I know what it’s like to be a successful writer. I also know what it’s like to be an unsuccessful writer. A few months ago, I was working in one of the top blogs in Africa. I was highly recognized by artists and music listeners alike. But at some point, I could no longer keep up with the career I had willingly chosen so I began to backtrack. Incessantly, I disturbed my boss that I wanted to quit writing about music. The cross had become too much to bear. He had no choice but to fire me eventually. It was a wise decision.
It wouldn’t be a ludicrous assumption if someone said I was a lazy person. I agree. Although, only to an extent. I know why I do the things I do even though sometimes I’m aware of the gargantuan consequences. I know that my mental health is in shambles and I have to do all I can manage to do in a country that constantly shits on its citizens. I am not blameless. But you see, I have to do what I have to do to survive.
Writing has helped me. Writing has also ruined me. I guess everything must have a balance. I’m not allowed to enjoy the benefits alone; I must also be burned by the incense of the very thing that saves me. It might sound like some premium okoto — maybe it is — but I assure you that there’s some truth to it. Not that it’s so special but I write fast. I can write an article in minutes. I have often said that writing the words isn’t where the problem is, it’s the nitpicking that is inevitable. I have to ensure that whatever I have written is clear enough for the audience.
Writing for a living means that I have to do this often. That’s where the real battle is. My mind is always buzzing with thoughts. And thoughts are distracting. I spend a lot of time trying to avoid the distraction and that’s a distraction too. So, my life is full of distractions. It is impossible to survive as a writer if your life is full of distractions. This is the battle I must fight if I want to enjoy the benefits of writing. I thought I was ready before but I broke down. I broke down badly.
I have found an alternative. This alternative doesn’t appear to be reliable. I want to write without doing a lot of nitpicking. Write down the thoughts as they come. It is achievable but I’m crippled by the fear that my thoughts might not come out (in writing) as coherently as I’d like. I’m going to give it a shot. I have said it several times that I want to write down my thoughts and post them on any of my platforms. So, I guess the time has finally come. Hopefully, they make some sense to the reader.

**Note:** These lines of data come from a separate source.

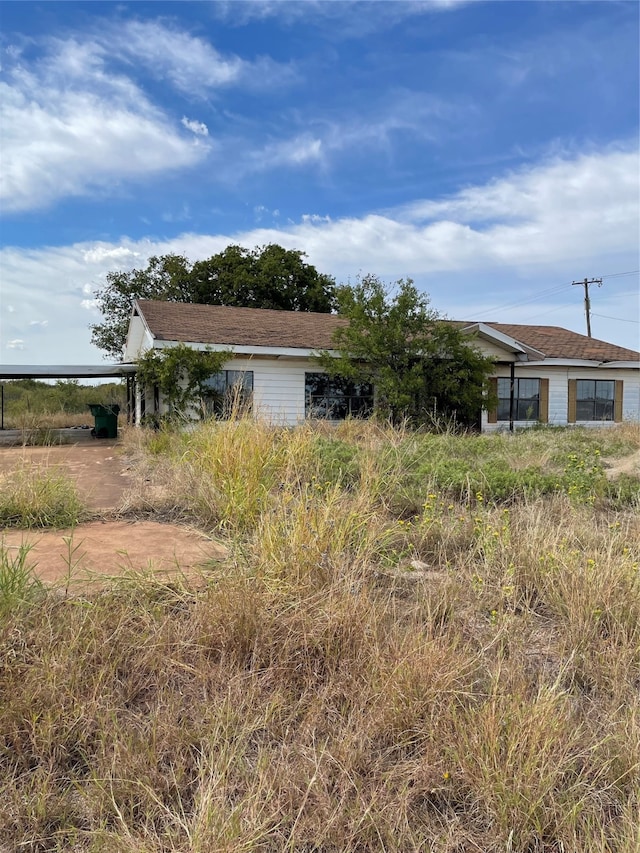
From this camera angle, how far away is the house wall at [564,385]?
1867cm

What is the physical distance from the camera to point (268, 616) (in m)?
2.70

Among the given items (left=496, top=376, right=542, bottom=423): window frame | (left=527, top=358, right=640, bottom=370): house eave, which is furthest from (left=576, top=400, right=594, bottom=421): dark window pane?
(left=496, top=376, right=542, bottom=423): window frame

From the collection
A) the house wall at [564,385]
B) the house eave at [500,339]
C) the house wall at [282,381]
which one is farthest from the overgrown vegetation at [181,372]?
the house wall at [564,385]

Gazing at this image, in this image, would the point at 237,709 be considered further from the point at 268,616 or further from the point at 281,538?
the point at 281,538

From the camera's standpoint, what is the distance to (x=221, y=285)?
30.2m

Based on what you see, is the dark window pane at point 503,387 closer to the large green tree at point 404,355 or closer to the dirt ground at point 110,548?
the large green tree at point 404,355

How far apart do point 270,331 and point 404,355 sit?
4.37 m

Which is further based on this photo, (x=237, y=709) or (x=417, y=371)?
(x=417, y=371)

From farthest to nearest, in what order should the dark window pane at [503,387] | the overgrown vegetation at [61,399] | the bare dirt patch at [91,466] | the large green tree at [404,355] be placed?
the overgrown vegetation at [61,399] < the dark window pane at [503,387] < the large green tree at [404,355] < the bare dirt patch at [91,466]

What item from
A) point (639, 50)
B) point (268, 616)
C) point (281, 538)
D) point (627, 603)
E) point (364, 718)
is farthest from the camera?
point (639, 50)

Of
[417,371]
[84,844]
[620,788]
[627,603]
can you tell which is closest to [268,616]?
[84,844]

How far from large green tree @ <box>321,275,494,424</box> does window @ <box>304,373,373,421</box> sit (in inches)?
35.6

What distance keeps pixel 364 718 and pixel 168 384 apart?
12.5m

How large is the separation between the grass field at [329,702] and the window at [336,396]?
1236 centimetres
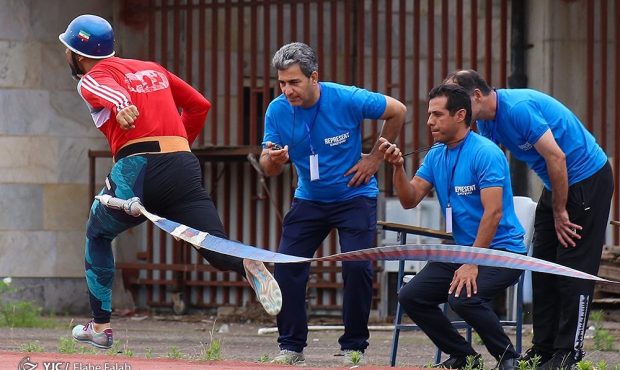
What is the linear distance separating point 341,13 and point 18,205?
3.33m

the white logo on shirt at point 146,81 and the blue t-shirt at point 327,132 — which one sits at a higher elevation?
the white logo on shirt at point 146,81

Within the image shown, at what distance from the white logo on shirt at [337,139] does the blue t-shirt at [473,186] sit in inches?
28.4

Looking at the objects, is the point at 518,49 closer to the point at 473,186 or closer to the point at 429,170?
the point at 429,170

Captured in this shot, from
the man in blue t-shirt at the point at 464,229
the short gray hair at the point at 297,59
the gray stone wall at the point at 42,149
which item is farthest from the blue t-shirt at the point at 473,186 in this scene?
the gray stone wall at the point at 42,149

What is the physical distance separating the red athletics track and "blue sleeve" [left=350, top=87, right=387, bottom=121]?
5.32ft

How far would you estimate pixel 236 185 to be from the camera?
12523 millimetres

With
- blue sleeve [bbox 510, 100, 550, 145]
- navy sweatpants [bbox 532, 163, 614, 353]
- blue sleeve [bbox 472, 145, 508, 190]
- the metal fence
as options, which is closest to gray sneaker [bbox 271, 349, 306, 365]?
navy sweatpants [bbox 532, 163, 614, 353]

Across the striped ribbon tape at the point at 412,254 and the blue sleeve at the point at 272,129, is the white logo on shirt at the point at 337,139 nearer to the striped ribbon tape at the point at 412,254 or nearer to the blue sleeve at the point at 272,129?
the blue sleeve at the point at 272,129

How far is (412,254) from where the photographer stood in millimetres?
6590

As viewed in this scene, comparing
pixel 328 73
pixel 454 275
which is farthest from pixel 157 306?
pixel 454 275

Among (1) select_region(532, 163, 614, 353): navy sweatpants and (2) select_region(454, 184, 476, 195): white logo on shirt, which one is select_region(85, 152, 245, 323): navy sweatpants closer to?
(2) select_region(454, 184, 476, 195): white logo on shirt

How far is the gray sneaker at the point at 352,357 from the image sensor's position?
23.9 ft

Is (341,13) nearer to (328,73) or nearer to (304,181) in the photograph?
(328,73)

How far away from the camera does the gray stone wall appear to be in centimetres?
1240
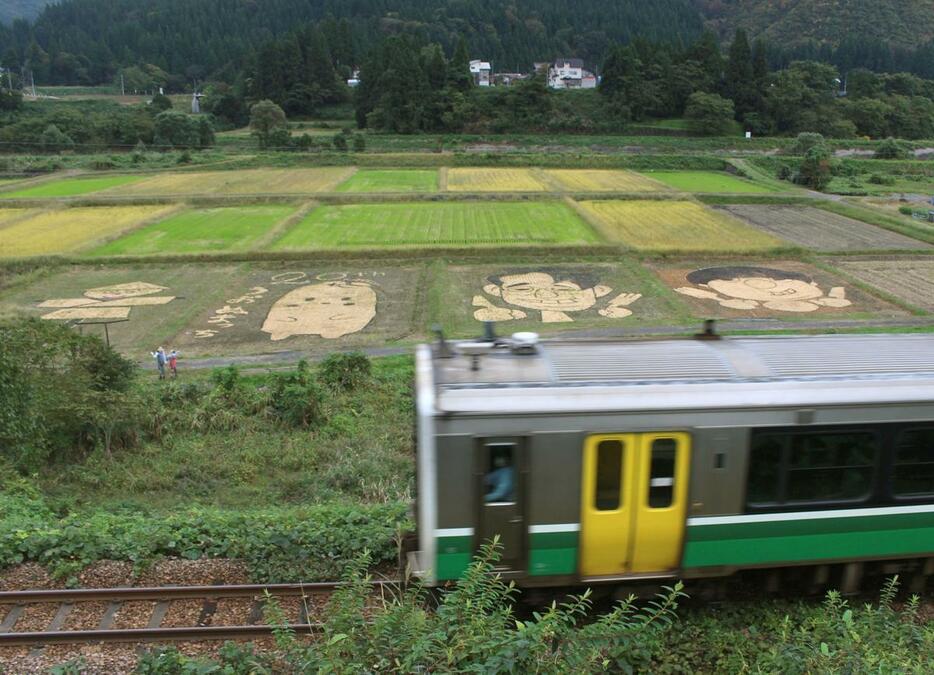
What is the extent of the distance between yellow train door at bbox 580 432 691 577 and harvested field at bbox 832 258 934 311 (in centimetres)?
2472

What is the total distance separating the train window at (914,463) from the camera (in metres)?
8.22

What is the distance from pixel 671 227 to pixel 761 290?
456 inches

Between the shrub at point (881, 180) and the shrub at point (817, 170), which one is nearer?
the shrub at point (817, 170)

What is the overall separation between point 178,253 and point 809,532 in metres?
32.8

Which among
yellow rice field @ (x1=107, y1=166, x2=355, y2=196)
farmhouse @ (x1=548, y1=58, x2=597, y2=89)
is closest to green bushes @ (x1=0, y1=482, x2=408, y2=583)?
yellow rice field @ (x1=107, y1=166, x2=355, y2=196)

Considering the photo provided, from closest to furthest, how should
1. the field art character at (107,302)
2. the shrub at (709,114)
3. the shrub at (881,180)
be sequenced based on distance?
the field art character at (107,302)
the shrub at (881,180)
the shrub at (709,114)

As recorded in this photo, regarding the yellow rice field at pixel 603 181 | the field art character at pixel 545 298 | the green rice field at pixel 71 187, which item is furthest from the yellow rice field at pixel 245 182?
the field art character at pixel 545 298

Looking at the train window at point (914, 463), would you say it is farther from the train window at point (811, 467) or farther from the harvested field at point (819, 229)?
the harvested field at point (819, 229)

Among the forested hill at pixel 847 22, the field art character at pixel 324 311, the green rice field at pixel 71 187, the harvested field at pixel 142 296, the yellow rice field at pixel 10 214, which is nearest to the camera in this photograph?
the harvested field at pixel 142 296

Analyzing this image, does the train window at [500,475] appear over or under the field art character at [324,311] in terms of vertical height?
over

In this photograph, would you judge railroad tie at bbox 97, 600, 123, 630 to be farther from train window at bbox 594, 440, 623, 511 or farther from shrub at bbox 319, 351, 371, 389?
shrub at bbox 319, 351, 371, 389

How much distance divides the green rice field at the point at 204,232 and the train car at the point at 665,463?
30221 mm

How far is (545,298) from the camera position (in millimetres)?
29047

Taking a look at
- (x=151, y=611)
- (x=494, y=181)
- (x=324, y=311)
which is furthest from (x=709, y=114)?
(x=151, y=611)
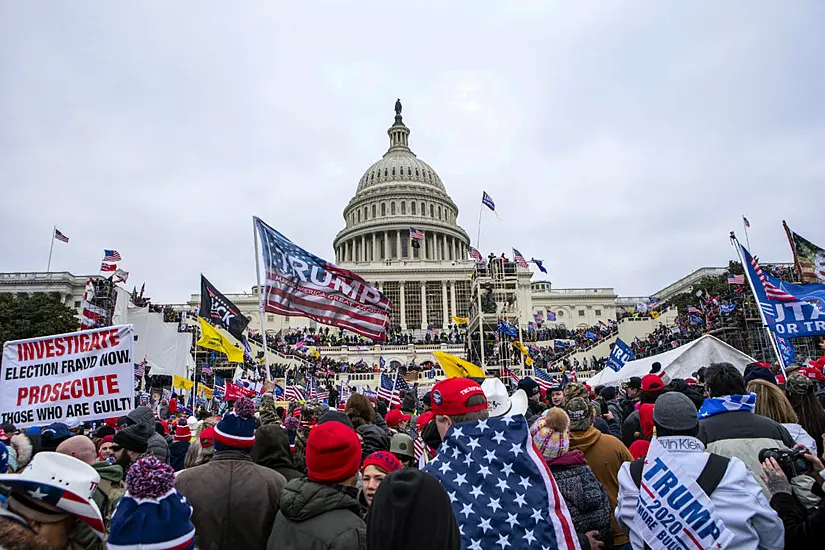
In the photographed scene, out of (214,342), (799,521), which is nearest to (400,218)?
(214,342)

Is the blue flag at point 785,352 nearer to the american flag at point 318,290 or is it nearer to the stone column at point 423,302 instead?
the american flag at point 318,290

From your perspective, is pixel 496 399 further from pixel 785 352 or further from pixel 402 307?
pixel 402 307

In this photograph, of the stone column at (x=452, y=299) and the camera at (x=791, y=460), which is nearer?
the camera at (x=791, y=460)

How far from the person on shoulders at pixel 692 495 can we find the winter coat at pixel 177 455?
524 centimetres

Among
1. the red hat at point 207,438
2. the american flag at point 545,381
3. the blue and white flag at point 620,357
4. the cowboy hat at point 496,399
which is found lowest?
the red hat at point 207,438

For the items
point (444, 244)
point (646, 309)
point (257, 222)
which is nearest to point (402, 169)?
point (444, 244)

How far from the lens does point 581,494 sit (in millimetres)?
3807

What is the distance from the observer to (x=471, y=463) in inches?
128

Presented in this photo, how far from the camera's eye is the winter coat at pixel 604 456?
442 cm

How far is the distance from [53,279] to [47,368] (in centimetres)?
7345

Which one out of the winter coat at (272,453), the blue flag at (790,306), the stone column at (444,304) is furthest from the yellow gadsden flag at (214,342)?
the stone column at (444,304)

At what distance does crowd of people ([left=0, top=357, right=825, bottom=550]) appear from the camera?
2.36 m

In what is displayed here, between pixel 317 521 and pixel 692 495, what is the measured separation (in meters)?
2.04

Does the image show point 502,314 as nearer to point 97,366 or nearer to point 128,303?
point 128,303
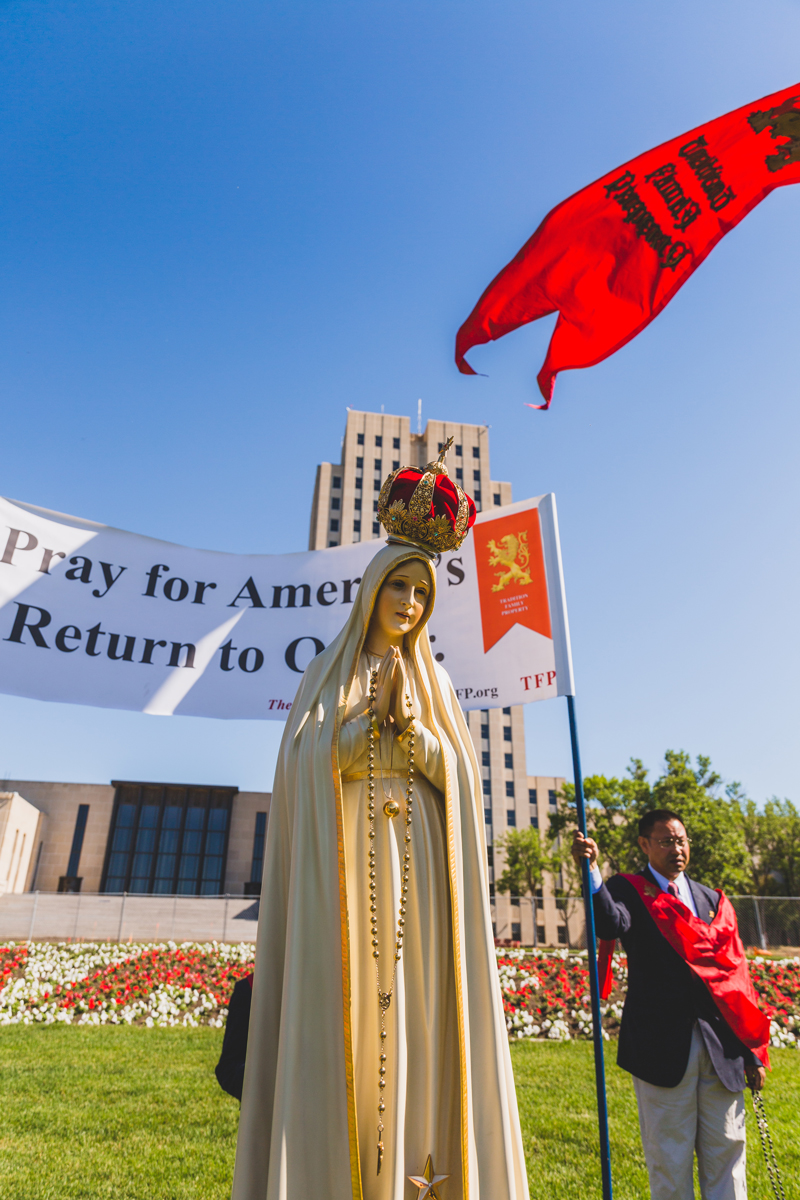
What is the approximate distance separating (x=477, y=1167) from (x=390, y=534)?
244cm

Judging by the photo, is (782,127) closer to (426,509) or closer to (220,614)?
(426,509)

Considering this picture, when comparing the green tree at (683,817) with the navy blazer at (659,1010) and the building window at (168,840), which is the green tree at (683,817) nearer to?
the building window at (168,840)

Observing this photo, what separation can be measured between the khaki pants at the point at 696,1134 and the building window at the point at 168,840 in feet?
149

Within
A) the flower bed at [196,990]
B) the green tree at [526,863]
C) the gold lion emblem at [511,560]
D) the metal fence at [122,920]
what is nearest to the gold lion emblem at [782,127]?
the gold lion emblem at [511,560]

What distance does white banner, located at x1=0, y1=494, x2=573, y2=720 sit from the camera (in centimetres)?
573

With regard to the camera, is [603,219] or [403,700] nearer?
[403,700]

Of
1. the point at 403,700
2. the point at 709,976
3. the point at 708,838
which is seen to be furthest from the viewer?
the point at 708,838

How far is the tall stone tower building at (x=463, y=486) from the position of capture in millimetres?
67438

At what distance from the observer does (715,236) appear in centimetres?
481

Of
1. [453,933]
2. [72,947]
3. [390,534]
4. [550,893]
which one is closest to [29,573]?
[390,534]


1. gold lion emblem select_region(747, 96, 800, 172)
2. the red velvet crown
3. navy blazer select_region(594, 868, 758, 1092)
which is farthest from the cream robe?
gold lion emblem select_region(747, 96, 800, 172)

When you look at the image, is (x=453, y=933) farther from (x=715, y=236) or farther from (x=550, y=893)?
(x=550, y=893)

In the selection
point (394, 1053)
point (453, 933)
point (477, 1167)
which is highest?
point (453, 933)

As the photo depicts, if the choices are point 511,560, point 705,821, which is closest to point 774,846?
point 705,821
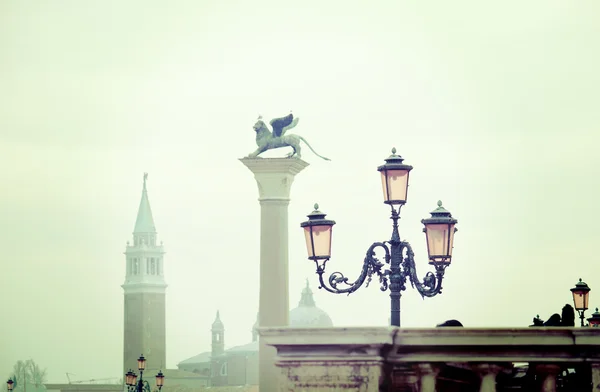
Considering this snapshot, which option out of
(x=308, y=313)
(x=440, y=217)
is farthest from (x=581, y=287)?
(x=308, y=313)

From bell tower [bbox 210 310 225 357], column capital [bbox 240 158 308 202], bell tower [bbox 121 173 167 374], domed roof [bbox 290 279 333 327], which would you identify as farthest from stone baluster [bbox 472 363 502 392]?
bell tower [bbox 210 310 225 357]

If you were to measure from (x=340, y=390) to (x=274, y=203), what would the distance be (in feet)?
71.5

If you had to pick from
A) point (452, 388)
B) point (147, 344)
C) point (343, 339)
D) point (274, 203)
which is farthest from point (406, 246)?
point (147, 344)

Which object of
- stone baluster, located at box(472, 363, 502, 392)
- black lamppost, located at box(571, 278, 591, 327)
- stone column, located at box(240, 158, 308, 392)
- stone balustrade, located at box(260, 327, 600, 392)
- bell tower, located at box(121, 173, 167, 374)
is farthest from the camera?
bell tower, located at box(121, 173, 167, 374)

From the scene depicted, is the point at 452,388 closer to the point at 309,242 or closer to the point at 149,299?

I have been struggling financially. However, that has only increased my urge to create. I wish I didn’t have to worry about my responsibilities as an adult. Maybe I would post more short stories. I have a dream to do that someday. For now, I’m going to just try to publish more. I’m glad I can share my thoughts with you. The good and the bad. It is all of what makes me who I am. Thank you for the endless support.
I have also decided that I’ll chase my dream of being a music journalist. I’m going to write more about musicians, songwriters, producers, investors, and the power players making impact in the Nigerian music industry. I have decided to use the gift I have been blessed with.